No, I would say you've got to be more active, and hope. I'm always in favor of hope and prayer, but I think if you restrict yourself to that-- I think, in fact, we have got to actively try to aid those who are inside Iraq and outside Iraq who may have motivations for replacing him. I think we also ought to shape the political environment. Iraq today has become a terribly sad place. Yet, we forget what Iraq was just a short ten years ago. It had the largest middle class in the Middle East. It had a superb education system, high system, public health system-- It lived under a tyrannical and horrible regime, but in fact it was a secular society, a garden spot in the Middle East where they are few garden spots. It has two river valleys that have been irrigated successfully for thousands of years. The agricultural production in Iraq was always fantastic.

And yet, today--and I fault American policy for this as much as anything else--we have not held out an image of what is the future after Saddam? If I were an Iraqi, would I be willing to run the risk to my own survival and that of my family, by trying to get rid of Saddam, if I didn't know what tomorrow is likely to be? I think we should have crafted a package that said, look, with Saddam's replacement, Iraq will be reintegrated into the world. The debts and all will be forgiven. We view you as a major rock of stability in the Middle East, etc.

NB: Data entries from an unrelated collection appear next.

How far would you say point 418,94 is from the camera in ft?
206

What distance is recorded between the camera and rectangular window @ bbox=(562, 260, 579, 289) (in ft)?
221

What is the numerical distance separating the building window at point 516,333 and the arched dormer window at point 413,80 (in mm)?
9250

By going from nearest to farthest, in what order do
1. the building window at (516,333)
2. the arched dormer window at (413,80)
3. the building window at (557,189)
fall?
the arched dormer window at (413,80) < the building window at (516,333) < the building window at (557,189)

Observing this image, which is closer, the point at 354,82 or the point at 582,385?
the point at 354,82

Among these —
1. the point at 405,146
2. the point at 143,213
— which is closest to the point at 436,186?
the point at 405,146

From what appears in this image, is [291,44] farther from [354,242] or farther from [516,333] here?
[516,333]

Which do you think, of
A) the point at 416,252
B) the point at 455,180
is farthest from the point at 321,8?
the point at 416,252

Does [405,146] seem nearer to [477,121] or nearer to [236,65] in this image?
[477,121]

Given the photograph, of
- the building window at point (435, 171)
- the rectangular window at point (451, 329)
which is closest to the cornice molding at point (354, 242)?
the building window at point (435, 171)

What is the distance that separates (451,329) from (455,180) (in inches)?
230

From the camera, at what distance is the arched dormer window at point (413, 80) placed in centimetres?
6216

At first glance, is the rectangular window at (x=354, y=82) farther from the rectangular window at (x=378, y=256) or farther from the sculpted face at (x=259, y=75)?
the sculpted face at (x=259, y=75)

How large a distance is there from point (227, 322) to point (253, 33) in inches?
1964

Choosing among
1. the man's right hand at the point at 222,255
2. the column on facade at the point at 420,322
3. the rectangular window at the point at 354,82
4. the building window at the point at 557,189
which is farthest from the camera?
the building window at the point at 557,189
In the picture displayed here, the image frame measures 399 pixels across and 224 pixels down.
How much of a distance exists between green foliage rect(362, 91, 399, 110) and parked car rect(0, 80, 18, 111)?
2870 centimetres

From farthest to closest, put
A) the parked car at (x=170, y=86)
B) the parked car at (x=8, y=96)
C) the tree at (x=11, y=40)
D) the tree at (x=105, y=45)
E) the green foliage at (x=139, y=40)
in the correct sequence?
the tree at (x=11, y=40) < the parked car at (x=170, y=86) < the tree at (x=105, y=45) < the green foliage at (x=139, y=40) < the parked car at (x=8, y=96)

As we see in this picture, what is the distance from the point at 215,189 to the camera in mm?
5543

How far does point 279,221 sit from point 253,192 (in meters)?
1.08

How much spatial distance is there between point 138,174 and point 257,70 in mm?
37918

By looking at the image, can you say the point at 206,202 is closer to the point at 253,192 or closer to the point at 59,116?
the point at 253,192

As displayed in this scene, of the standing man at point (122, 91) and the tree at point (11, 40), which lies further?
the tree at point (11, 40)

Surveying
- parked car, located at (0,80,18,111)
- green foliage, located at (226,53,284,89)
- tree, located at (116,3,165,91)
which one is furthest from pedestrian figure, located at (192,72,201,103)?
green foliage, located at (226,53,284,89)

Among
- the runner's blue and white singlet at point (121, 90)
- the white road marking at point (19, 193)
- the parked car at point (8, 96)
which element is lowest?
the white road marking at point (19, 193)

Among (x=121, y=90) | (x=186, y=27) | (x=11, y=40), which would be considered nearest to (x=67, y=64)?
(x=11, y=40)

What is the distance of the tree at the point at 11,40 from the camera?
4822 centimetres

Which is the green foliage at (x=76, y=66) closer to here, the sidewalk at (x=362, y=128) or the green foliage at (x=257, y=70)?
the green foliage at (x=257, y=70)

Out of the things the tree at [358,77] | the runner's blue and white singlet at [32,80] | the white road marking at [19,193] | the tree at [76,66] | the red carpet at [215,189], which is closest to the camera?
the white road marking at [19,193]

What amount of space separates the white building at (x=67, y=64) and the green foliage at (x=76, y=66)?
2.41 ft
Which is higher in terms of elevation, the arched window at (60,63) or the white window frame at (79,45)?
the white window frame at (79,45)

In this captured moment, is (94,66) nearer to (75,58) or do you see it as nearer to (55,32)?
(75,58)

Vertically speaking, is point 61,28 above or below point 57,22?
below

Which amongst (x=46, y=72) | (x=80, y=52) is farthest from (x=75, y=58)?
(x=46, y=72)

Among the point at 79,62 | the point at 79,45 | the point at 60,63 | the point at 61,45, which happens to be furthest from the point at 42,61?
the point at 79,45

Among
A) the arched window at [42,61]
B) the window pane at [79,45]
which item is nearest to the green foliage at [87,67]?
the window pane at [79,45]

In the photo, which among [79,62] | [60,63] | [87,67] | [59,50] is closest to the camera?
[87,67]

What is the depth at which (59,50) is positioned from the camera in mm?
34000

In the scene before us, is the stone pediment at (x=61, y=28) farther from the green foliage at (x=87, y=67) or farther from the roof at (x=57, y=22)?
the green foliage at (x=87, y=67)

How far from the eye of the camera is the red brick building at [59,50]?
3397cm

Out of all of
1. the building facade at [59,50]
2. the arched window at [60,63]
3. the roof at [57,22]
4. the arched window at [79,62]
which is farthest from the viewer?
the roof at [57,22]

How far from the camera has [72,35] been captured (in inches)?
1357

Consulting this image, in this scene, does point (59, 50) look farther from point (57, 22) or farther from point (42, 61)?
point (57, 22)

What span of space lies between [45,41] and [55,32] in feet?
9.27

We haven't crafted that political strategy. I think it is wrong to think that $97,000,000 fed into clandestine opposition groups or open opposition groups, without a political strategy-- So I would not just hope. And I don't, quite frankly--let me say--I don't believe containment, over the long run, is an appropriate strategy. Containment is condemning of Iraq to a regime that is truly horrendous, as well as condemning the region to things-- I don't think, for example, the maintenance bombing that the Administration is carrying on almost daily in Iraq, is something that we as a country should be happy with. A), I don't think it will win the political battle. I think it is going to very quickly become a larger political issue with our allies. We're already seeing the Turks object to it. And there's less enthusiasm in the Gulf than there used to be for this policy. Containment of that sort worked with regard to the Soviets, but it existed under far different conditions there. So, I think, in fact, the pressure--I would turn it on its head and say, a), we work actively for replacement of Saddam. In the meantime, we certainly do try to contain him. And we certainly might resort to some level of inspections, although I'm not very confident they're good. But the first objective has got to be replacement.